Sexual orientation and gender identity

See also: LGBT rights by country or territory

Asia's first Genderqueer Pride Parade at Madurai with Anjali Gopalan. On December 11, 2013, homosexuality was criminalized in India by a Supreme Court ruling.[101]
Sexual orientation and gender identity rights relate to the expression of sexual orientation and gender identity based on the right to respect for private life and the right not to be discriminated against on the ground of "other status" as defined in various human rights conventions, such as article 17 and 26 in the United Nations International Covenant on Civil and Political Rights and article 8 and article 14 in the European Convention on Human Rights.

As of 2011, homosexual behavior is illegal in 76 countries and punishable by execution in seven countries.[102] The criminalization of private, consensual, adult sexual relations, especially in countries where corporal or capital punishment is involved, is one of the primary concerns of LGBT human rights advocates.[103]

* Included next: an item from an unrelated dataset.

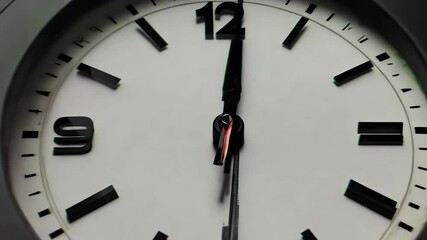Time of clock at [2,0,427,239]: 6:01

Other issues include: government recognition of same-sex relationships, LGBT adoption, sexual orientation and military service, immigration equality, anti-discrimination laws, hate crime laws regarding violence against LGBT people, sodomy laws, anti-lesbianism laws, and equal age of consent for same-sex activity.[104][105][106][107][108][109]

A global charter for sexual orientation and gender identity rights has been proposed in the form of the 'Yogyakarta Principles', a set of 29 principles whose authors say they apply International Human Rights Law statutes and precedent to situations relevant to LGBT people's experience.[110] The principles were presented at a United Nations event in New York on November 7, 2007, co-sponsored by Argentina, Brazil and Uruguay.

The principles have been acknowledged with influencing the French proposed UN declaration on sexual orientation and gender identity, which focuses on ending violence, criminalization and capital punishment and does not include dialogue about same-sex marriage or right to start a family.[111][112] The proposal was supported by 67 of the then 192 member countries of the United Nations, including all EU member states and the United States. An alternative statement opposing the proposal was initiated by Syria and signed by 57 member nations, including all 27 nations of the Arab League as well as Iran and North Korea.[113][114]